CONSIGNE → Dites si chaque affirmation ci-après concorde avec le texte sur l'administration : répondez par oui ou par non, en citant mot pour mot les mots du texte qui tranchent. 1. Au commissariat, l'agent demande le nom de jeune fille de la mère de la personne qui déclare un vol. 2. Pendant vingt ans, l'administration a demandé à l'assuré sa date et son lieu de naissance sur la feuille de soins. 3. La date de naissance n'a jamais été rétablie sur les feuilles de soins.

BLOC DE TEXTE →
........
L’adaptation et la modernisation de l’administration figurent pourtant parmi les préoccupations les plus constantes et les plus proclamées de tous nos gouvernements depuis que nous en avons. On pourrait croire un instant qu’elles sont en cours en constatant que, dans les bureaux, les plumes sergent-major ont été remplacées par des ordinateurs et les ronds de cuir par des sièges design. Hélas! Ce qui ne change pas c’est l’esprit ou plutôt l’absence d’esprit et cette prétendue modernité n’est qu’une simple façade.

Allez donc dans un commissariat déclarer le vol d’un auto-radio ! Que l’agent de service tape à un doigt avec deux carbones sur une antique machine à écrire digne du musée de la dactylographie ou qu’il use, avec une technique digitale inchangée, d’un ordinateur dernier cri, il va quand même vous demander et enregistrer gravement le nom de jeune fille de votre mère et sa date de naissance, même si vous avez soixante-dix ans et que vous n’êtes plus, depuis longtemps hélas, sous la garde vigilante de votre chère maman. On comprend facilement l’importance essentielle de ce genre de détail pour une enquête qui, de toute façon, n‘aura jamais lieu. Comment la police pourrait-elle raisonnablement espérer retrouver le voleur de votre auto-radio sans connaître le nom de jeune fille et la date de naissance de madame votre mère?

Une des seules grandes réformes structurelles de l’administration française au cours des cinquante dernières années, a concerné la fameuse feuille de soins de la Sécurité Sociale dite, dans le peuple, feuille de maladie. Elle vaut la peine d’être narrée en détail. Pendant trente ans, l’administration a demandé à l’assuré de porter sur ladite feuille sa date et son lieu de naissance. Ce n’est qu’après avoir traité des dizaines, voire des centaines de millions de ces “ feuilles de maladie ” que le Moloch administratif s’est soudain frappé le front, ayant confusément perçu qu’il n’était peut-être pas absolument indispensable de demander ces informations qui figurent déjà, pour partie, dans le numéro d’immatriculation que porte chacune de ces feuilles de soins.

Patatras! A peine cette réforme majeure était-elle acquise que la Sécurité sociale a constaté que les treize chiffres du numéro d’immatriculation ne permettent pas d’identifier le pékin de base. On a donc dû, discrètement, rétablir la date de naissance sur les feuilles de soins!

Paradoxe mathématique apparent. La situation est d’autant plus ubuesque que 13 chiffres permettent (vous pouvez vérifier !) neuf mille neuf cent quatre-vingt dix neuf, neuf cent quatre-vingt dix neuf millions, neuf cent quatre-vingt dix neuf mille neuf cent quatre-vingt dix neuf combinaisons de chiffres différentes. On peut donc, par la combinaison de ces 13 chiffres, immatriculer dix mille milliards d’individus (moins un), soit à peu près deux mille fois la population actuelle du globe, alors que, nous autres, nous ne parvenons pas à immatriculer une soixantaine de millions de Français. C’est assez dire le génie de ceux qui ont choisi le système adopté! Il a donc fallu réintroduire sur les feuilles de soin la date de naissance qu’on avait si triomphalement supprimée. Comme disait ma chère bonne grand-mère : « Faire et défaire, c’est toujours travailler ! ».
........
DONNÉES FOURNIES →
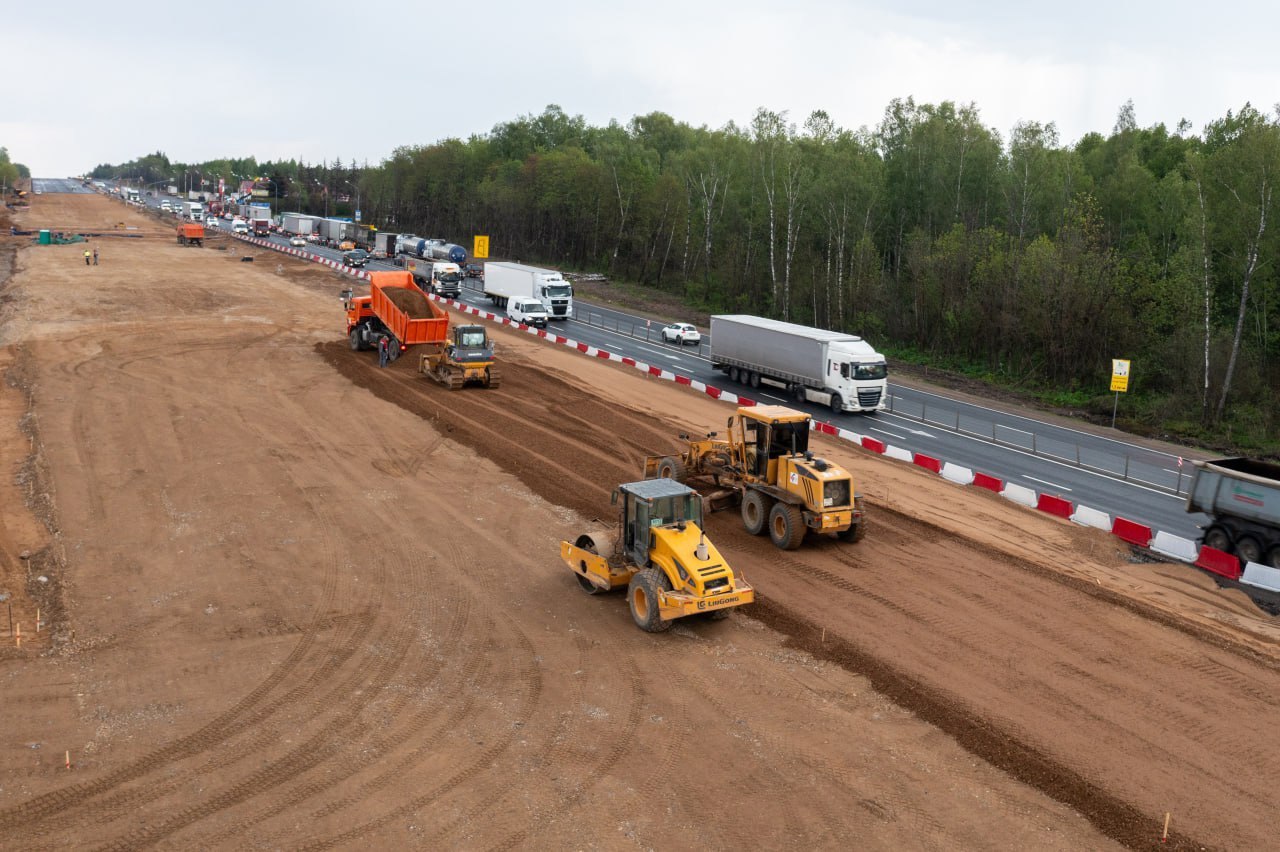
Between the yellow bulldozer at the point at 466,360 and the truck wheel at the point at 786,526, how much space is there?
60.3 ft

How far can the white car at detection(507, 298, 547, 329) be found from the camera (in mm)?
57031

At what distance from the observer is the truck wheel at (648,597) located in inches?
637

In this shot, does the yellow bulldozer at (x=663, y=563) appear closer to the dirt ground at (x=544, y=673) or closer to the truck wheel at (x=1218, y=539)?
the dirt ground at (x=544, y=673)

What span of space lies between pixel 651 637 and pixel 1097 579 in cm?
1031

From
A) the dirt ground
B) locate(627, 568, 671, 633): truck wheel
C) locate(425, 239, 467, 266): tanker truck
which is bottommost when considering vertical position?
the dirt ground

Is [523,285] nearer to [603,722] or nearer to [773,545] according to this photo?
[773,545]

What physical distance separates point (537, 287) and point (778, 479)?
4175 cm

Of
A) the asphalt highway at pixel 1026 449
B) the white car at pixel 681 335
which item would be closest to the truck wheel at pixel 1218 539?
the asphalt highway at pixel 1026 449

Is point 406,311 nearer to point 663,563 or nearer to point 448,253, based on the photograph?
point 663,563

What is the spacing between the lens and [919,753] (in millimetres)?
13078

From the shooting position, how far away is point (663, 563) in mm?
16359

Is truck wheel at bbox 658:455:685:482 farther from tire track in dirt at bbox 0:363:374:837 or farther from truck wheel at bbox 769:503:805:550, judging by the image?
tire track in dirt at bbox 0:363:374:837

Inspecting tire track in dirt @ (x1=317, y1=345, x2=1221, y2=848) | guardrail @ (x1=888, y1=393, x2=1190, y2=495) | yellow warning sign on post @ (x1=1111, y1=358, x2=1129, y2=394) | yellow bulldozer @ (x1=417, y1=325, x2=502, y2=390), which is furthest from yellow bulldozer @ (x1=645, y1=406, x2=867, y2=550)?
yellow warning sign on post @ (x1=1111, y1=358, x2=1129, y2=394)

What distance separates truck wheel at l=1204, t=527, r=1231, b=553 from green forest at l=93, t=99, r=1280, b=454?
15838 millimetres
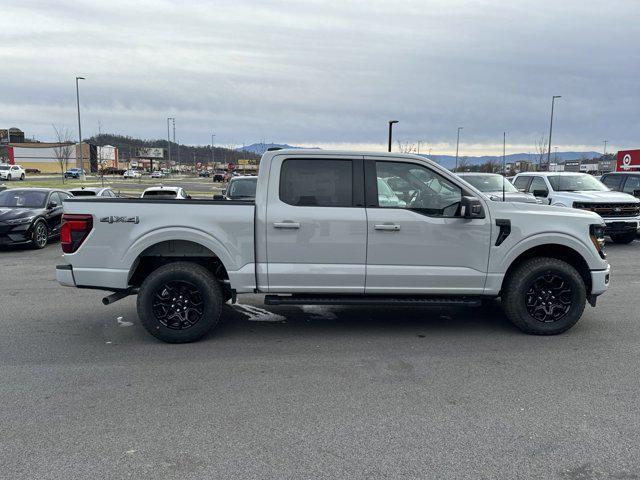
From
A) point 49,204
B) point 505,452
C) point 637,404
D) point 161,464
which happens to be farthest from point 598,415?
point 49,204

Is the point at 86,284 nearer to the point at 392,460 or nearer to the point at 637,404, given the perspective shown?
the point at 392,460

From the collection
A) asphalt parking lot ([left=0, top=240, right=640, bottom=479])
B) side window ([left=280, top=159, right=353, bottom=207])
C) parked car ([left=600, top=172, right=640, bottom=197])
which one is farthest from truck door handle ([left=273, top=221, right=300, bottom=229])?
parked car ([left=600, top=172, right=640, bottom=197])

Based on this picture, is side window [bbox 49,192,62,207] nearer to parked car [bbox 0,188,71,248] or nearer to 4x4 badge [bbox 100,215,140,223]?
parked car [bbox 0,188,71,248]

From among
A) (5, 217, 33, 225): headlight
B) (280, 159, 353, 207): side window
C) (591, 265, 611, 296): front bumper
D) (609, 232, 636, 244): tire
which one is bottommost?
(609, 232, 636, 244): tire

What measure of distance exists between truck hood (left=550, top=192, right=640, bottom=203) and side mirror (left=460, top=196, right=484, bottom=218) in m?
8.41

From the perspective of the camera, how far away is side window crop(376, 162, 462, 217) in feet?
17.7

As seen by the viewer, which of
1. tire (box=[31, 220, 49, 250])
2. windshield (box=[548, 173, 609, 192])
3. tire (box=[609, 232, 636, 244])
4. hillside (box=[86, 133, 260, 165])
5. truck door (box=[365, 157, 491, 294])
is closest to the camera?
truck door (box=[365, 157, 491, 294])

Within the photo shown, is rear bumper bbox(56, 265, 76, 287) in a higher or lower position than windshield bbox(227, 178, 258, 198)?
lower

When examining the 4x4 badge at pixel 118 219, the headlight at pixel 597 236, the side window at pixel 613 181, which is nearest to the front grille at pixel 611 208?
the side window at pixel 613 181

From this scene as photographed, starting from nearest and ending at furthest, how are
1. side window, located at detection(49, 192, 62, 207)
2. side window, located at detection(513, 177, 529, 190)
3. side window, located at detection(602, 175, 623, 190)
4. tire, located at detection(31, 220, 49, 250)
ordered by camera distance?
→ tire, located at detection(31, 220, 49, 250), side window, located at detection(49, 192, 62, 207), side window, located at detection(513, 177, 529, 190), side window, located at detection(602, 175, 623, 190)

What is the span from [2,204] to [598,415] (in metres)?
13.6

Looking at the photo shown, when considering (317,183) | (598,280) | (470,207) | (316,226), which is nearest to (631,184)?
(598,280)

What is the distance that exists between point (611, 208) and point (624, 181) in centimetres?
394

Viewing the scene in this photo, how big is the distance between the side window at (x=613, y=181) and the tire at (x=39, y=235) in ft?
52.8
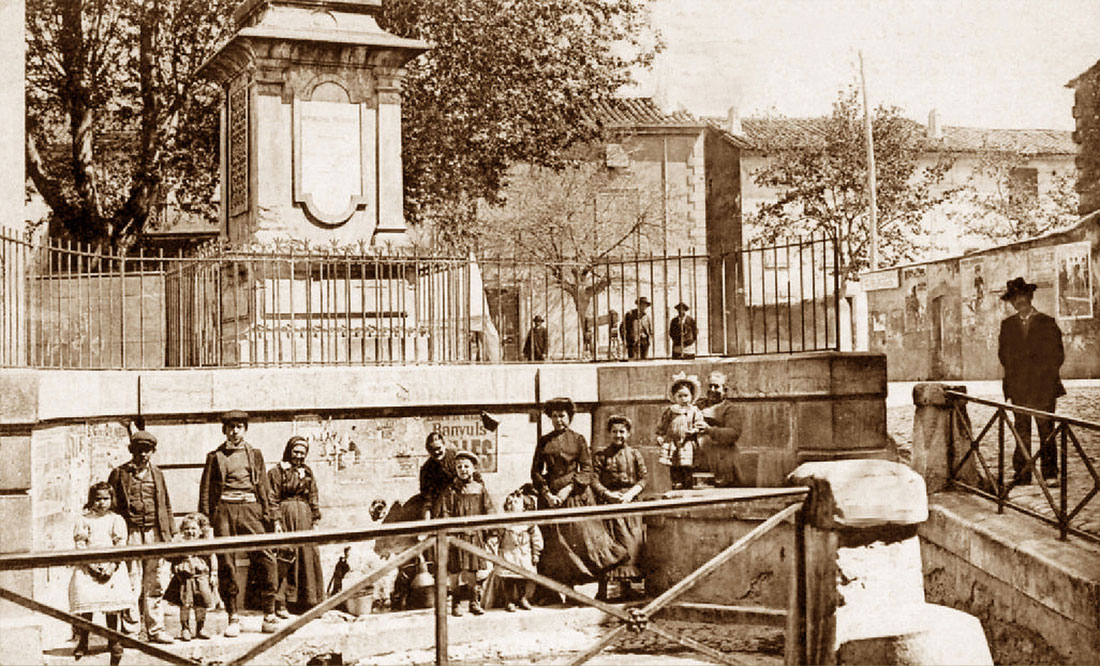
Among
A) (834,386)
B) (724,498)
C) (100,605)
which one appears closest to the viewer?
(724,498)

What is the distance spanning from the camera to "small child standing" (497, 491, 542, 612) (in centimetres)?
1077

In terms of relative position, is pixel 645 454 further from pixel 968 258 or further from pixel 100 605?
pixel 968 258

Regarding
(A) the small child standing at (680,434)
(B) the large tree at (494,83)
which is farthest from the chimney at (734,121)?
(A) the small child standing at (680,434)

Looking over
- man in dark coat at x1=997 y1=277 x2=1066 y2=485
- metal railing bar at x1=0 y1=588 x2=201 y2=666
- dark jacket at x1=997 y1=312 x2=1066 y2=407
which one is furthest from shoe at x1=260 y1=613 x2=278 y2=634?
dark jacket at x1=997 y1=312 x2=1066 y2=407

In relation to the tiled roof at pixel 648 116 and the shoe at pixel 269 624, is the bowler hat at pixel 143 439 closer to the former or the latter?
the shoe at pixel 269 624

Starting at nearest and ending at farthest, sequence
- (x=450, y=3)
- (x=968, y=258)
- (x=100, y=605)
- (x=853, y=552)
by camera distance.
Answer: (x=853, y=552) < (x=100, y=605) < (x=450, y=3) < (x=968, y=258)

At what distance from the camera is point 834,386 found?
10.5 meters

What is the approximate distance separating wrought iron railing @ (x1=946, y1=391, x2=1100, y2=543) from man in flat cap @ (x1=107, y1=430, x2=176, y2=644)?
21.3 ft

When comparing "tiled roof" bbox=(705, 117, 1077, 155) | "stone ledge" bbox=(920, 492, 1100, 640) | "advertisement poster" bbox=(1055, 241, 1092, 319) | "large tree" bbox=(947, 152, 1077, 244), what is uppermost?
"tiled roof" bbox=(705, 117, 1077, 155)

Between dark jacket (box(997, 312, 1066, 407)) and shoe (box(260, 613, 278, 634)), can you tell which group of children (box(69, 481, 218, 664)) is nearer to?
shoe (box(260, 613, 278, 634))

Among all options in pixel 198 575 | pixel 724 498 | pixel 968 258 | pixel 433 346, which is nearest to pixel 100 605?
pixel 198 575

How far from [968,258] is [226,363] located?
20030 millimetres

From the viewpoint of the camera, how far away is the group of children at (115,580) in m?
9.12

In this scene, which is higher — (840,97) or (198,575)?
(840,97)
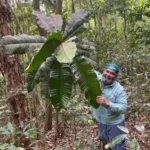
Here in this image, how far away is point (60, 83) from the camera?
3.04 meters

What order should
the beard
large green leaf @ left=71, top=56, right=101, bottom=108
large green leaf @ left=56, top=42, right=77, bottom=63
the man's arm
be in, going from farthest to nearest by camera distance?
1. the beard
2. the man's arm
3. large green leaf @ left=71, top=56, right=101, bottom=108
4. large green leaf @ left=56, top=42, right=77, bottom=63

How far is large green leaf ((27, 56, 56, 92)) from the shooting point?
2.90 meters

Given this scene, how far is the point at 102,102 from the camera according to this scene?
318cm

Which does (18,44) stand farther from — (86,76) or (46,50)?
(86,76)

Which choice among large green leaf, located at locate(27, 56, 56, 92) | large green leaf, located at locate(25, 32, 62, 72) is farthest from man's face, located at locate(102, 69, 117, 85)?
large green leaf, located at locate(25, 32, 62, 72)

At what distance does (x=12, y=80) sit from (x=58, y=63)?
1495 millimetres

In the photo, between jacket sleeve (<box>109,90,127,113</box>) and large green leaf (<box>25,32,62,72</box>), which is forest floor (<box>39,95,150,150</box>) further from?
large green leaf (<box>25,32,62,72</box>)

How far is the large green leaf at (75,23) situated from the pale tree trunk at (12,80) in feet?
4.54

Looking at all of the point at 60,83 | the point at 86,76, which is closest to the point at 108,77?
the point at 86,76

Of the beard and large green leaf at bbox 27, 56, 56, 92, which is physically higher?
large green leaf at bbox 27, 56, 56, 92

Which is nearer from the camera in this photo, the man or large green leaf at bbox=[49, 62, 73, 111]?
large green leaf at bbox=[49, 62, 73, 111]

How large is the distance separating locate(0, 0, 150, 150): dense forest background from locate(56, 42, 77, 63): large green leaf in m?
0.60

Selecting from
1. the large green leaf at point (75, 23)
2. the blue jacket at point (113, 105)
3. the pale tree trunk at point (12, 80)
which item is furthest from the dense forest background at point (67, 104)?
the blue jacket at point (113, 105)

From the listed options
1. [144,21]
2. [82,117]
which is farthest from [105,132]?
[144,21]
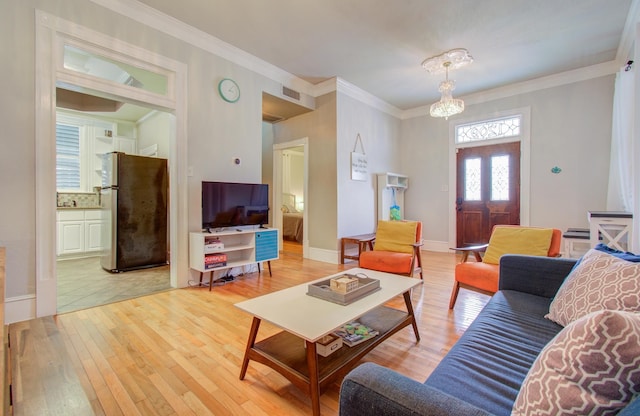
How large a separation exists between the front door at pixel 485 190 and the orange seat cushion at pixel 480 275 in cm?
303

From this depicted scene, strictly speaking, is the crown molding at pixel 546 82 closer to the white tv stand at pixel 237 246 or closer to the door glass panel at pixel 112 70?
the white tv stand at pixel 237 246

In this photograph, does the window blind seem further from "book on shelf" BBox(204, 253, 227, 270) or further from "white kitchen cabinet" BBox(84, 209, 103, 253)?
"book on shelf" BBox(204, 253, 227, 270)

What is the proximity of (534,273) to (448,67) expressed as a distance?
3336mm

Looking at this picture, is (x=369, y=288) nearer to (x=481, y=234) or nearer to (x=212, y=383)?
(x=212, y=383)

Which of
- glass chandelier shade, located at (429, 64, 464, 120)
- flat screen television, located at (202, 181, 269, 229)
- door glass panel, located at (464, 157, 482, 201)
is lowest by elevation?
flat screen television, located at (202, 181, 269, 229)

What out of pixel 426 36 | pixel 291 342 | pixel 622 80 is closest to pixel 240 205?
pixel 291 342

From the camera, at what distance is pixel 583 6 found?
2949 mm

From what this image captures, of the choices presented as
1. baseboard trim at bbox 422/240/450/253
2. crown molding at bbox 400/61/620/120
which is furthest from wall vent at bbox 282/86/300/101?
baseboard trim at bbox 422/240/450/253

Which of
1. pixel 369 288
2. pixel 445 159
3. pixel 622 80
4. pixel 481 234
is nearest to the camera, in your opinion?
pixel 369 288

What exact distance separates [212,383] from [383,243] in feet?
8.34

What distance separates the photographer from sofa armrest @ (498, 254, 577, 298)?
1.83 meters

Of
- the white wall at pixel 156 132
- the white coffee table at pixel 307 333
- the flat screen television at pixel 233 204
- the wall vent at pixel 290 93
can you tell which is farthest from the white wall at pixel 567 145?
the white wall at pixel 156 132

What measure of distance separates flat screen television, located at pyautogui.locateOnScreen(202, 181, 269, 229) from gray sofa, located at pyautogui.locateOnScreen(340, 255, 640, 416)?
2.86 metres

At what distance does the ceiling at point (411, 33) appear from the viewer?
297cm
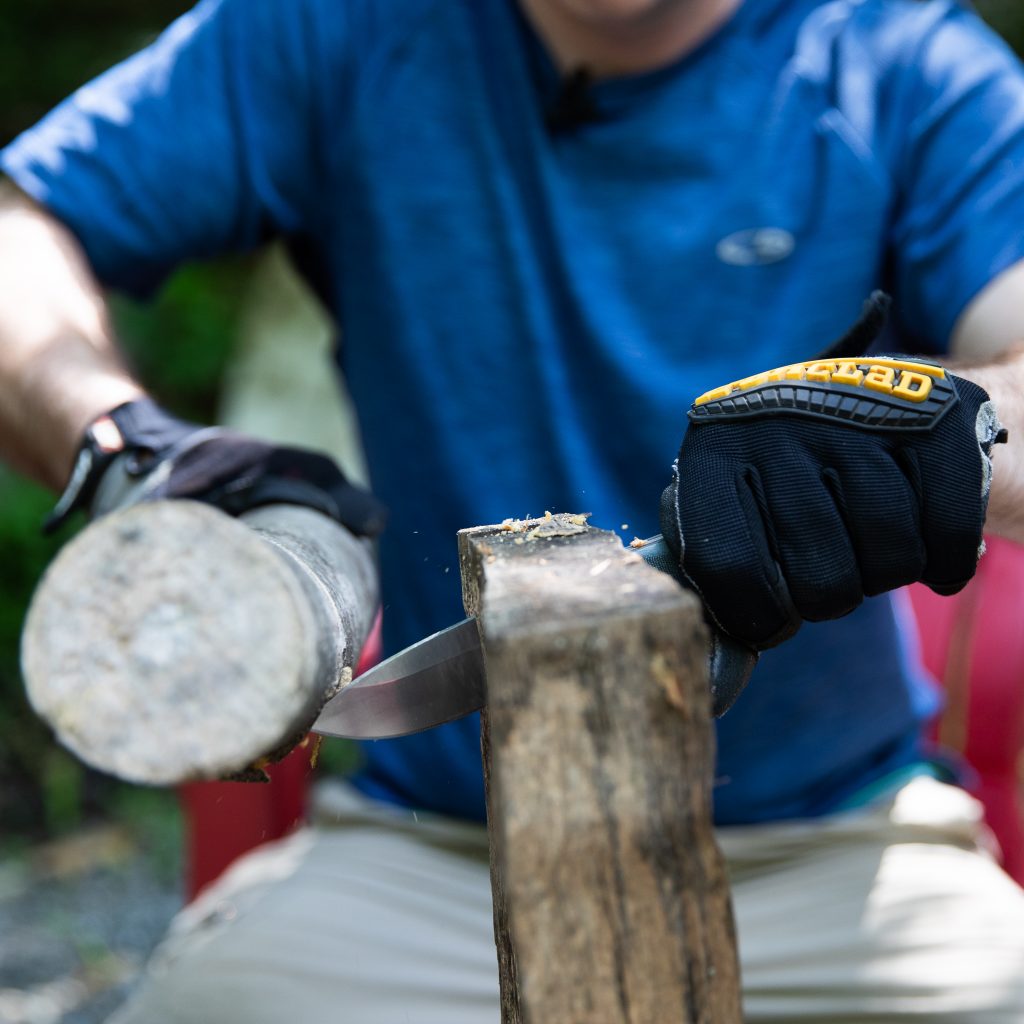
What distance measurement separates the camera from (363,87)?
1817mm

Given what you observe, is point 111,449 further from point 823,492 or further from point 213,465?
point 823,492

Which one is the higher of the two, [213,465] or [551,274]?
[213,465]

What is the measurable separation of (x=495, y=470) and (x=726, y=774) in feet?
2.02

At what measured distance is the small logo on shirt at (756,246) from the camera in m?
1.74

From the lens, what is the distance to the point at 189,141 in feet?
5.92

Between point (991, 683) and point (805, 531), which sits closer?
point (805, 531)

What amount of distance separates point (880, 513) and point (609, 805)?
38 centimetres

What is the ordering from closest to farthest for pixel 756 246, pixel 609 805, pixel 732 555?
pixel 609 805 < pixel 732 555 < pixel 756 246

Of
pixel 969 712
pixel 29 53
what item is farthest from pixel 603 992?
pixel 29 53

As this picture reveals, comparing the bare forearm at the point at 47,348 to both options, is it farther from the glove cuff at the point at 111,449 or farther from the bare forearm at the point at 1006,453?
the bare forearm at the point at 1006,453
........
RÉPONSE →
1. Oui : « il va quand même vous demander et enregistrer gravement le nom de jeune fille de votre mère et sa date de naissance ».
2. Non : « Pendant trente ans, l’administration a demandé à l’assuré de porter sur ladite feuille sa date et son lieu de naissance ».
3. Non : « On a donc dû, discrètement, rétablir la date de naissance sur les feuilles de soins ».